TASK REQUIREMENTS: Update the items from the line containing "Which of the point" through the end of the items, replacing "patterned cloth" with "printed fabric" and leaving everything else unchanged. Give only those lines.

▶

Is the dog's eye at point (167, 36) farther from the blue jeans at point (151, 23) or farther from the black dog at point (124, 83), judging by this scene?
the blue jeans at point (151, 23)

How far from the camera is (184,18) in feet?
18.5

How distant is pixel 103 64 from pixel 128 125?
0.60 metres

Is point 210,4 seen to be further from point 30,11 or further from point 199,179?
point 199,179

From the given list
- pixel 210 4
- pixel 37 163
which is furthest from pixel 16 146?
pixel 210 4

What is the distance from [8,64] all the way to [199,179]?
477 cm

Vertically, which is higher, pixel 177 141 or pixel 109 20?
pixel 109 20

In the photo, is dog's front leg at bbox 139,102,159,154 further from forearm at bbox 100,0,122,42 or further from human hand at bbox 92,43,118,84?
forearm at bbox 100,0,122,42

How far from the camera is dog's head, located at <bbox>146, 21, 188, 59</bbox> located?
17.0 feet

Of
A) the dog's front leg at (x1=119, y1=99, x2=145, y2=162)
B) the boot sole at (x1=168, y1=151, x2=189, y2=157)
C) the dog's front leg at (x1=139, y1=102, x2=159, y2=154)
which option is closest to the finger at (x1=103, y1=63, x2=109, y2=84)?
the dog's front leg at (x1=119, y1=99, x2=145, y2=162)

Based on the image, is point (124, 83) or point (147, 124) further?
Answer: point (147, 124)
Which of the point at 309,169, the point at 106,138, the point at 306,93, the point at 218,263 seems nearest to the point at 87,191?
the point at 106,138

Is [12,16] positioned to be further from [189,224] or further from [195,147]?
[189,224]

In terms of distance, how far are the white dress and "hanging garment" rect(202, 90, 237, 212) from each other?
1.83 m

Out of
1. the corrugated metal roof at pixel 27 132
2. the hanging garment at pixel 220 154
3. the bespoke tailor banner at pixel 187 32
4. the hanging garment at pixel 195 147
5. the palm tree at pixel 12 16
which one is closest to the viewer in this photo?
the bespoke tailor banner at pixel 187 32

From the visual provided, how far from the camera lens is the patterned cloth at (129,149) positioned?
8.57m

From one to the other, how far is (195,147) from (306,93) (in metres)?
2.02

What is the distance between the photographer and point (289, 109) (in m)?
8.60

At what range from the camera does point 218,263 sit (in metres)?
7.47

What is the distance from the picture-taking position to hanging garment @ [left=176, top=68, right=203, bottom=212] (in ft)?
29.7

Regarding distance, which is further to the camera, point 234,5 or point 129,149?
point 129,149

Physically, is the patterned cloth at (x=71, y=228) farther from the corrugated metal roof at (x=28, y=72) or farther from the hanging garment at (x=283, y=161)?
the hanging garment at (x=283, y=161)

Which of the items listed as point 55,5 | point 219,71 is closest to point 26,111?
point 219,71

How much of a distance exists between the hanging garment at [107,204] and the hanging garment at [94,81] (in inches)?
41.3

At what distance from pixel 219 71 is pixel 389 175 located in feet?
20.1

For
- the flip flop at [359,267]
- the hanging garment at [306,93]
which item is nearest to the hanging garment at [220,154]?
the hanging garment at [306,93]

◀

SOLUTION FOR THIS PROBLEM:
Which of the point at 309,169, the point at 106,138, the point at 306,93, the point at 218,263 seems nearest to the point at 87,191?
the point at 106,138

Is [12,16] positioned to be further from [189,224] or further from [195,147]?
[189,224]

In terms of distance, how far are the white dress and "hanging garment" rect(202, 90, 237, 212) from each other?
1.83 m

Out of
1. the corrugated metal roof at pixel 27 132
2. the hanging garment at pixel 220 154
3. the bespoke tailor banner at pixel 187 32
4. the hanging garment at pixel 195 147
5. the palm tree at pixel 12 16
which one is closest to the viewer in this photo?
the bespoke tailor banner at pixel 187 32

From the visual provided, how far from the camera lens is the printed fabric at (129,149) positioned?
8.57m

From one to the other, how far is (195,147) from (306,93) (in metres)?
2.02

What is the distance between the photographer and point (289, 109) (in m)?
8.60

At what range from the camera does point 218,263 sit (in metres)?
7.47

What is the distance from the picture-taking position to hanging garment @ [left=176, top=68, right=203, bottom=212] (in ft)?
29.7

Regarding distance, which is further to the camera, point 234,5 or point 129,149?
point 129,149

Physically, is the printed fabric at (x=71, y=228) farther from the corrugated metal roof at (x=28, y=72) or farther from the hanging garment at (x=283, y=161)?
the hanging garment at (x=283, y=161)

Which of the items listed as point 55,5 | point 219,71 is closest to point 26,111?
point 219,71

How much of a distance exists between the hanging garment at [107,204] and the hanging garment at [94,81] (in inches)?
41.3

At what distance from pixel 219 71 is pixel 389 175 located in feet?
20.1

For
- the flip flop at [359,267]
- the hanging garment at [306,93]
which item is nearest to the hanging garment at [220,154]?
the hanging garment at [306,93]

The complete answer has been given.